◆ Exercise material:
******

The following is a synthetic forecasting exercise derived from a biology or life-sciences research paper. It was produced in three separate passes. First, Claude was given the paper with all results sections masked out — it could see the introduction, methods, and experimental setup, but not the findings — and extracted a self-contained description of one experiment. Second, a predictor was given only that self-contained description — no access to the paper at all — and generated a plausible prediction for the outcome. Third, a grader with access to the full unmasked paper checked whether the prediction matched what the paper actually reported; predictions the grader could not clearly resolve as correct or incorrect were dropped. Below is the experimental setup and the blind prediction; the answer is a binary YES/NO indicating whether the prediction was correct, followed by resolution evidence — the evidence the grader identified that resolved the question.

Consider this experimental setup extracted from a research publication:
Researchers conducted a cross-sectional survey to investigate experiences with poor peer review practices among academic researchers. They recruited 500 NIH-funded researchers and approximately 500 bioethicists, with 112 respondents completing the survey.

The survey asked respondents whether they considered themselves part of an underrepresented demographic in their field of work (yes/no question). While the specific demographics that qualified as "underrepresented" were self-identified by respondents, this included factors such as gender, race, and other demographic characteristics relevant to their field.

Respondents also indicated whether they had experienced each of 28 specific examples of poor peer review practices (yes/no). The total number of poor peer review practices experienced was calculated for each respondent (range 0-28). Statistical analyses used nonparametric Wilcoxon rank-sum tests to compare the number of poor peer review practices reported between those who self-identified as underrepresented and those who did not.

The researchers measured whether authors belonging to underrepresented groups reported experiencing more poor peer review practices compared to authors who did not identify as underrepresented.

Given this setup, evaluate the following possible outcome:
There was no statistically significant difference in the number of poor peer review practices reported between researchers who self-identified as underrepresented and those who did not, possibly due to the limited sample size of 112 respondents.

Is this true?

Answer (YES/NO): NO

******

◆ Exercise aim:
To complete this exercise, set down every line above exactly once more.

◆ Response to this exercise:
The following is a synthetic forecasting exercise derived from a biology or life-sciences research paper. It was produced in three separate passes. First, Claude was given the paper with all results sections masked out — it could see the introduction, methods, and experimental setup, but not the findings — and extracted a self-contained description of one experiment. Second, a predictor was given only that self-contained description — no access to the paper at all — and generated a plausible prediction for the outcome. Third, a grader with access to the full unmasked paper checked whether the prediction matched what the paper actually reported; predictions the grader could not clearly resolve as correct or incorrect were dropped. Below is the experimental setup and the blind prediction; the answer is a binary YES/NO indicating whether the prediction was correct, followed by resolution evidence — the evidence the grader identified that resolved the question.

Consider this experimental setup extracted from a research publication:
Researchers conducted a cross-sectional survey to investigate experiences with poor peer review practices among academic researchers. They recruited 500 NIH-funded researchers and approximately 500 bioethicists, with 112 respondents completing the survey.

The survey asked respondents whether they considered themselves part of an underrepresented demographic in their field of work (yes/no question). While the specific demographics that qualified as "underrepresented" were self-identified by respondents, this included factors such as gender, race, and other demographic characteristics relevant to their field.

Respondents also indicated whether they had experienced each of 28 specific examples of poor peer review practices (yes/no). The total number of poor peer review practices experienced was calculated for each respondent (range 0-28). Statistical analyses used nonparametric Wilcoxon rank-sum tests to compare the number of poor peer review practices reported between those who self-identified as underrepresented and those who did not.

The researchers measured whether authors belonging to underrepresented groups reported experiencing more poor peer review practices compared to authors who did not identify as underrepresented.

Given this setup, evaluate the following possible outcome:
There was no statistically significant difference in the number of poor peer review practices reported between researchers who self-identified as underrepresented and those who did not, possibly due to the limited sample size of 112 respondents.

Is this true?

Answer (YES/NO): NO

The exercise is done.